Rallisport Challenge Review
This is easily the best driving game currently available for the Xbox, and no Xbox owner should be caught without it.
Rallisport Challenge is the kind of game that you will show off to impress all your friends and family members--it looks and plays that good. Developed by Sweden-based Digital Illusions, the game has what's arguably some of the best graphics yet to grace the Xbox since Halo and Dead or Alive 3, and even if you're not particularly interested in driving games, you should own Rallisport Challenge just for the sake of marveling at its visual splendor. But underneath its layer of graphics is an equally impressive driving game that re-creates the sheer thrill of driving a 450-horsepower rally car in a way that few other games have in the past. To be clear, Rallisport Challenge is by no means a simulation, and the only part of the sport that the game truly captures is the actual driving; other aspects of rally racing have been left out in favor of making the game accessible to a wider range of people than those who have bumper stickers that read "My other car is a Lancia Stratos." Still, fans of the world rally championship league--and those who aren't--will greatly appreciate Rallisport Challenge.
Rallisport Challenge is actually four different rally games in one. There are a total of 41 tracks spread across 12 different environments, and each one of these falls under one of four unique rally types. There are the traditional rally races, wherein you race against the clock throughout a series of checkpoints; ice racing, which involves competing against three other opponents on ice-slicked roads; hill climbs, which are similar to rally races, but your overall objective is to scale a mountain as fast as possible; and rally cross events, which are circuit-based races against other drivers on tracks that have several different types of terrain, like mud, gravel, or asphalt. To be precise, the tracks in the game are made up of one of six different terrain types, and each one has a dramatic effect on the way your car handles. Tarmac, for example, provides for extraordinary grip but makes it somewhat difficult for you to powerslide through corners, a technique that's a staple of rally racing. Gravel and mud, on the other hand, will affect how fast you accelerate in a straight line, but the relative lack of traction makes it easier to push your car around turns.
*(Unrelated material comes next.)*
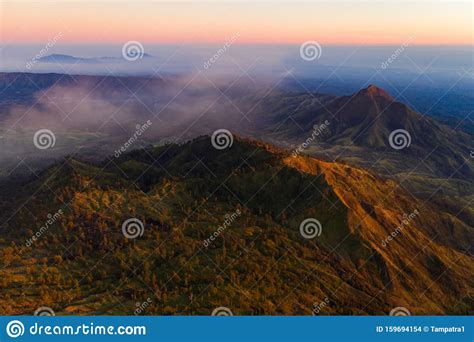 Aerial View Of Rock Cliff At Kawah Ijen Volcano With Turquoise Sulfur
Before every race, you're given the option of choosing a tire compound that's best suited for the current track conditions, but things such as changing weather conditions (a light drizzle at the start of a race might clear up by the time you cross the finish line) and multiple surface types (some tracks consist of mud and gravel or tarmac and sand) will add a bit of challenge to this selection process.
As you'd probably expect from a racing game, Rallisport Challenge is split up between a persistent career mode and a quick race mode designed to get you in and out of a race as fast as possible. A third option, a time attack mode, is also available. Time attack is similar to quick race, but in it, you compete against the clock, not other cars. Obviously, the game's core lies in the career mode. Here, you'll create a persona and compete in a series of 19 events that are split up across four difficulty levels. Each of these events is made up of anywhere from three to nine individual rally, hill climb, rally cross, or ice races, and you'll get points for driving each course faster than the posted times for first, second, and third place. Initially, only the easiest series of races are available to you, but as you rack up enough points, you'll unlock subsequent events. If you didn't think you gave a certain series of races your best shot, you can go back and try it again, though you'll lose all the points that you had previously gained, so there's a bit of risk involved in reattempting old races. Interestingly enough, you also get points for completing each race with as little damage to your car as possible. If you aren't careful, your car can end up with broken taillights, shattered windows, and bent fenders, and the more cuts and bruises that your car accrues, the fewer points you'll get at the end of each race. No matter how much you bang up your car, though, damage has no effect on its handling or performance. As you unlock tracks in the career mode, they'll be made available for you in the time attack and quick race modes.